Sin identidad
Cae sobre las expectativas como un jarro de agua fría desvelando en Tarsem Singh al creador rutinario que nunca había sido
Formado en el terreno de la publicidad y el vídeo musical, Tarsem Singh entró en el cine de la mano de un inclasificable psychothriller onírico que le acreditó como desbordado talento neobarroco: La celda (2000) alteraba la funcionalidad del género en que se inscribía para desplegar un omnívoro repertorio de referencias visuales culteranas, que iban del arte contemporáneo (Damien Hirst) a la imaginería religiosa. Su segundo trabajo se hizo esperar: The Fall. El sueño de Alexandria (2006) fue una aparatosa superproducción autofinanciada que, junto a su esplendor visual, desvelaba complejas inquietudes conceptuales alrededor de la ambigua naturaleza de la ficción. Más adelante, el cineasta demostró su capacidad de seguir siendo inventivo y personal trabajando en el seno de fenómenos tan coyunturales como la relectura adulta y contemporánea de los cuentos de hadas –Blancanieves (Mirror, Mirror) (2012)- o el neopéplum pos300 –The Immortals (2011)-. Daba la impresión de que Singh nunca iba a fallar, que incluso en el más rutinario encargo, el estilo se afirmaría triunfante… hasta que Eternal ha caído sobre esas expectativas como un jarro de agua fría desvelando en él al creador rutinario que nunca había sido.
ETERNAL
Dirección: Tarsem Singh.
Intérpretes: Ben Kingsley, Ryan Reynolds, Natalie Martinez, Matthew Goode, Victor Garber, Derek Luke, Jaynee-Lynne Kinchen, Melora Hardin, Michelle Dockery, Sam Page, Brendan McCarthy.

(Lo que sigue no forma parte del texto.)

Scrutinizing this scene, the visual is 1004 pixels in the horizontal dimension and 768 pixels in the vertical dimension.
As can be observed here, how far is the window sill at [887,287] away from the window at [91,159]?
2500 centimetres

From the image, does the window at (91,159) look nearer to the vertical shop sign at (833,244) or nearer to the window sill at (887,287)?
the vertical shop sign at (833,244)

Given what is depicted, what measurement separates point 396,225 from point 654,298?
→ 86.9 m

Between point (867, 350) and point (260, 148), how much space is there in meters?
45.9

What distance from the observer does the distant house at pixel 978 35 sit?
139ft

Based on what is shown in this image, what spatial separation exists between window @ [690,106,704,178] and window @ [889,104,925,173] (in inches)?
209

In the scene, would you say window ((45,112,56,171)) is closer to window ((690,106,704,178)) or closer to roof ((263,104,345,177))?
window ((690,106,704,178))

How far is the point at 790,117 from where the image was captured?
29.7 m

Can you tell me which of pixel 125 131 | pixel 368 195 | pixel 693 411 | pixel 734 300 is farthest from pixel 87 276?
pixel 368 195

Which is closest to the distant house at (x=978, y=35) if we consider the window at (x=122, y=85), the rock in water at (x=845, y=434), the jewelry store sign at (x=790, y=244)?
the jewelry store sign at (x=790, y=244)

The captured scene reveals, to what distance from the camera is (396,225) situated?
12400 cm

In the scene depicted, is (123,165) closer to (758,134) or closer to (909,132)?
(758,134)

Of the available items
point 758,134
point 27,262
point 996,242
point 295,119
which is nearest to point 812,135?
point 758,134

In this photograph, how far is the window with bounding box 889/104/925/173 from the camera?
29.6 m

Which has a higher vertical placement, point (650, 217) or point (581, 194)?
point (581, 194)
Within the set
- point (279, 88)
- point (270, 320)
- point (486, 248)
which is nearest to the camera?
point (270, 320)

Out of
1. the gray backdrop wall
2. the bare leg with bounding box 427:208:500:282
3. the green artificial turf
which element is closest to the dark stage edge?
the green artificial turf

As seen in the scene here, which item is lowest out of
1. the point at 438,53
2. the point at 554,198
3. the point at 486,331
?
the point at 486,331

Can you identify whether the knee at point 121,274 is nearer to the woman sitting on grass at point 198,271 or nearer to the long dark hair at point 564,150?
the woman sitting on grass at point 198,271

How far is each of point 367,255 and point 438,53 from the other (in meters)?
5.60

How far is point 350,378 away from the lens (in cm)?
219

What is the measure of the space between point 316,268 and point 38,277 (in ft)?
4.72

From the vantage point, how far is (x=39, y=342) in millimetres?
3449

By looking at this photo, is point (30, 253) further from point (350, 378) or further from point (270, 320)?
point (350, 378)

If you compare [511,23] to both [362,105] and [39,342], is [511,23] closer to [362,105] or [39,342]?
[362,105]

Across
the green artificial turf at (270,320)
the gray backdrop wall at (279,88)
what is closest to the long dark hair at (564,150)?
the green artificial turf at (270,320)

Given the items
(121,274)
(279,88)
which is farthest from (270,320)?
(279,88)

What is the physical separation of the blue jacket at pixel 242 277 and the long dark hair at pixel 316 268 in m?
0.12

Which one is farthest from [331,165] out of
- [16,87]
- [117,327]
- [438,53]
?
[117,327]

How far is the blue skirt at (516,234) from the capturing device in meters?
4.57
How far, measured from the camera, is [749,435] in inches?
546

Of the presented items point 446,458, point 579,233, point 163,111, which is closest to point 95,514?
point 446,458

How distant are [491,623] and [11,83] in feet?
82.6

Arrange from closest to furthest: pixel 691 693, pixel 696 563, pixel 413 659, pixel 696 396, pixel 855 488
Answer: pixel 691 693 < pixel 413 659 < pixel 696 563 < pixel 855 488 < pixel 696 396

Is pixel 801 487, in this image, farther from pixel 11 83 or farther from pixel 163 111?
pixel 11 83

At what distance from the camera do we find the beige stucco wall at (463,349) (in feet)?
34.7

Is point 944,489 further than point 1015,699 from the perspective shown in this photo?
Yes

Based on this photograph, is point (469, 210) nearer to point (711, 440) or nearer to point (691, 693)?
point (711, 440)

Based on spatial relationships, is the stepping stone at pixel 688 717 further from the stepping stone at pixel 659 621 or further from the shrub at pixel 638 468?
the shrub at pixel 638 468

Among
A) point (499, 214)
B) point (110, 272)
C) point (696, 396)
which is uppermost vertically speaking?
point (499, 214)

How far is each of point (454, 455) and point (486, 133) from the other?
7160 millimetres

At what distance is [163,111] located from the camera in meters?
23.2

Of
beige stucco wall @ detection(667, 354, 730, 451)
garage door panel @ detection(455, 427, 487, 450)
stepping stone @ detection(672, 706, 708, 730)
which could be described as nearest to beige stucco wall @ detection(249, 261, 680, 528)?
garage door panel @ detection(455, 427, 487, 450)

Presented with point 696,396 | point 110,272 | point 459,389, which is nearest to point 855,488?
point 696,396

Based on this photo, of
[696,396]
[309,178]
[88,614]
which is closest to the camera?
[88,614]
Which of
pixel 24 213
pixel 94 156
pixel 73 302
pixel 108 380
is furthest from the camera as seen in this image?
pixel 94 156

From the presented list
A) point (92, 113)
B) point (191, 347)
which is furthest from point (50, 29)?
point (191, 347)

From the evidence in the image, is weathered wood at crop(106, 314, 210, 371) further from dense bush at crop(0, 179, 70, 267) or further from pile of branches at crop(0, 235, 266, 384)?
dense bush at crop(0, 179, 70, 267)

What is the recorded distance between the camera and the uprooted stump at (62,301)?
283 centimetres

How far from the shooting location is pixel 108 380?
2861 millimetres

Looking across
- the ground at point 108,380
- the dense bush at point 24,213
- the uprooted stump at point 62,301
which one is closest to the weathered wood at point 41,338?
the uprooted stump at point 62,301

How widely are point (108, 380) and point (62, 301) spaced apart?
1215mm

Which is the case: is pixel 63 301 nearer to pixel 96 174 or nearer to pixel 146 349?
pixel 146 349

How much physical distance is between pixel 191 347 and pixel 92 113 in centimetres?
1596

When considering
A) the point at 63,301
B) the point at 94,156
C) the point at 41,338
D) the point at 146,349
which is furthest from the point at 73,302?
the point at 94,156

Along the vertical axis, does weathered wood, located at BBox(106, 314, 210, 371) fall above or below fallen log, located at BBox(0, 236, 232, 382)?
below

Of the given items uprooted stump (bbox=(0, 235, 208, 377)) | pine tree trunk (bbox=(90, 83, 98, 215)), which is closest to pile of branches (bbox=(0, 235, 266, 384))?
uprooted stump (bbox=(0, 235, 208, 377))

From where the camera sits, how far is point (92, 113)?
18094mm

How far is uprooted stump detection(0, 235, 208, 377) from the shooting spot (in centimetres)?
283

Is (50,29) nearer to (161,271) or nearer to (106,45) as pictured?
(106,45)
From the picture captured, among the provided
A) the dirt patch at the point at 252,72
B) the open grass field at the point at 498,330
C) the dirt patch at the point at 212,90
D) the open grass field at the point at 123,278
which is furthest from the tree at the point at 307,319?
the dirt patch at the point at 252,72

Género: ciencia-ficción. Estados Unidos, 2015.
Duración: 116 minutos.
Escrita por los hermanos Pastor –directores de Infectados (2009) y Los últimos días (2013)-, Eternal es una pesadilla, funcional y desangelada, en torno al anhelo de inmortalidad que, lejos de asumir que deriva del tronco de Plan diabólico (1966), prefiere crecer, modestamente, en la rama de Abre los ojos (1997). Para el incondicional de Tarsem Singh, Eternal es una experiencia dolorosa: una película sin identidad, en la que sólo el mundo de lujo por el que se mueve Ben Kingsley y la manera en que fluyen las imágenes en el arranque de la película funcionan como muy leve recordatorio de la capacidad de invención asociada al director. Quizá ese vacío de identidad sea una arriesgada opción estilística que este crítico no ha pillado: de hecho, de identidades vampirizadas e instrumentalizadas va la cosa. Quien sólo busque una buena ración de cine de género se encontrará con una película que le recordará a otras muchas, casi todas ellas bastante mejores.